Still, that’s no reason for complacency. The recession’s already spreading a googly-eyed insanity throughout the Right in the United States. There’s no reason to think that we’re immune here.
Poor Hanson. Used by the puppeteers to test the attitudes and sentiments of Australian voters. When it all went askew, they sacrificed and hung her out to the masses – only to scheme to make things right again with her after coming out of jail by appeasing Aussie attitudes and putting her on national television on “Dancing With The Stars”.
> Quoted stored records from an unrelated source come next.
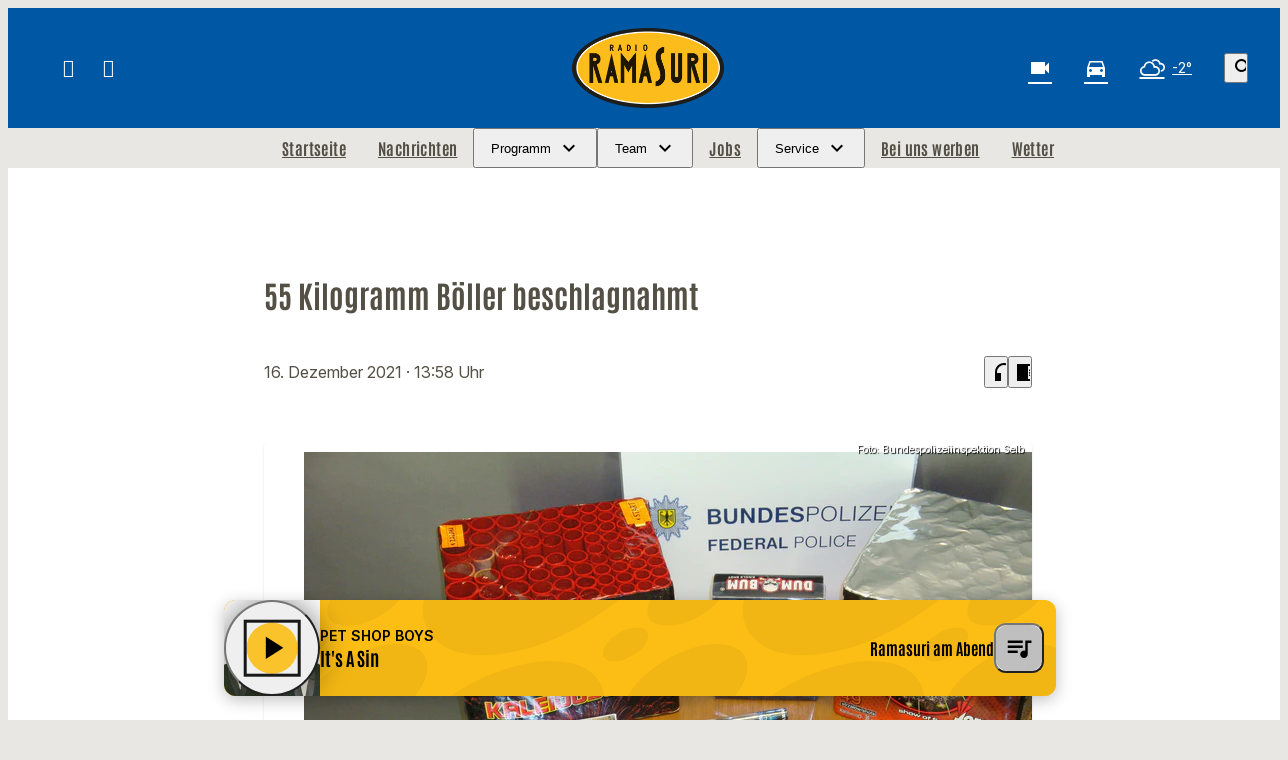

--- FILE ---
content_type: application/javascript; charset=utf-8
request_url: https://www.ramasuri.de/wp-content/themes/cmms-theme-ramasuri/assets/dist/2.0.15/TermList.js
body_size: 353
content:
import{_ as c}from"./app.js";import"./swiper.js";const i={name:"SoylentTermList",props:["element"]},l=window.Vue.renderList,a=window.Vue.Fragment,n=window.Vue.openBlock,o=window.Vue.createElementBlock,d=window.Vue.toDisplayString,m=window.Vue.createTextVNode,u=window.Vue.resolveComponent,w=window.Vue.withCtx,_=window.Vue.createBlock,V=window.Vue.normalizeClass,p=window.Vue.createCommentVNode;function k(r,f,t,C,h,x){const s=u("router-link");return t.element.data.items.length>0?(n(),o("div",{key:0,class:V(["element",t.element.type,"term-list"])},[(n(!0),o(a,null,l(t.element.data.items,e=>(n(),_(s,{key:e.term_id,href:e.url,to:r.$routerLink(e.url)},{default:w(()=>[m(d(e.label),1)]),_:2},1032,["href","to"]))),128))],2)):p("",!0)}const g=c(i,[["render",k]]);export{g as default};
Oh how sweet is the knife in thy back.
Clearly Pauline’s as fit for politics as Sarah Palin but lets face it there are some real doozies on all sides of the political fence none more useless or despicable than Labor’s gang of jail birds. Milton Orkopoulos, Bill D’Arcy, Merri Rose and the drink-driving MPs like Michael Choi still selling himself as fit for public office with an appalling driving record that precludes him from accessing entitlements such as a government car. Ronan Lee’s got the hide to ask for his electorate’s trust after police had to escort his staff to one of his personal court appearances. I’m no Pauline fan but lets put some perspective on this issue of political candidates being fit for office. Very few of them are because all parties would endorse Jack the Ripper if they thought he could win the seat.
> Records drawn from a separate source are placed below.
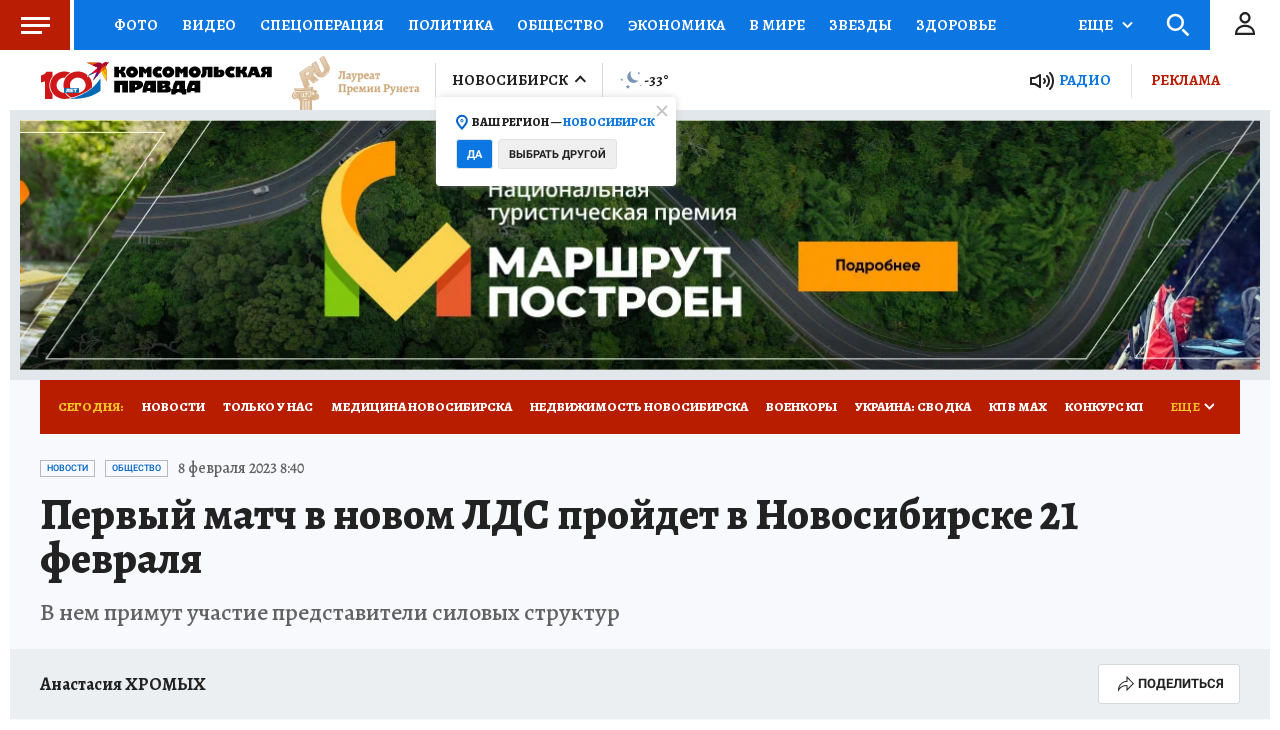

--- FILE ---
content_type: text/html
request_url: https://tns-counter.ru/nc01a**R%3Eundefined*kp_ru/ru/UTF-8/tmsec=kp_ru/451509958***
body_size: -72
content:
FF7B6B02696CE7A5X1768744869:FF7B6B02696CE7A5X1768744869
As an urban lefty, my views on Hanson were the same as many commentators here during her time as an MP. Looking back, my views have mellowed. Racism has no place in Parliament and Hanson did manage her fair share, but her contribution in a big picture sense was not to legitimise racism, it was to eliminate the political correctness which put certain issues beyond debate. As long as political issues can be freely debated, the best polies have their chance of surviving. Keating’s problem was not economic as this article suggests, it was that governmental elitism had put certain issues beyond public debate. This alienated the Howard battlers far more than any of Keating’s economic policies (remember, Keating won an increased majority in 1993 when the economy was in far tougher shape than 1996). Hanson brought those issues back, although she did it in an ugly way. At the end of the day, though, the ends have justified the means. This idea is not my own, I heard it from a former ALP national secretary (albeit one whom Keating is not a fan!).
shopping list 2009: new kitchen, new car; facelift…… Budget: refer queensland electoral commission payout for candidates. Pauline
By the way Brad, the electoral funding for running for a state seat would be a tiny fraction of getting 4% for a senate seat. I definitely agree the senate bizzo was a rort (don’t tell anyone but I’m thinking of changing my name to Steve Waugh and having a crack at the senate next federal election) but running for a state seat just for the electoral funding would definitely not be a worthwhile enterprise.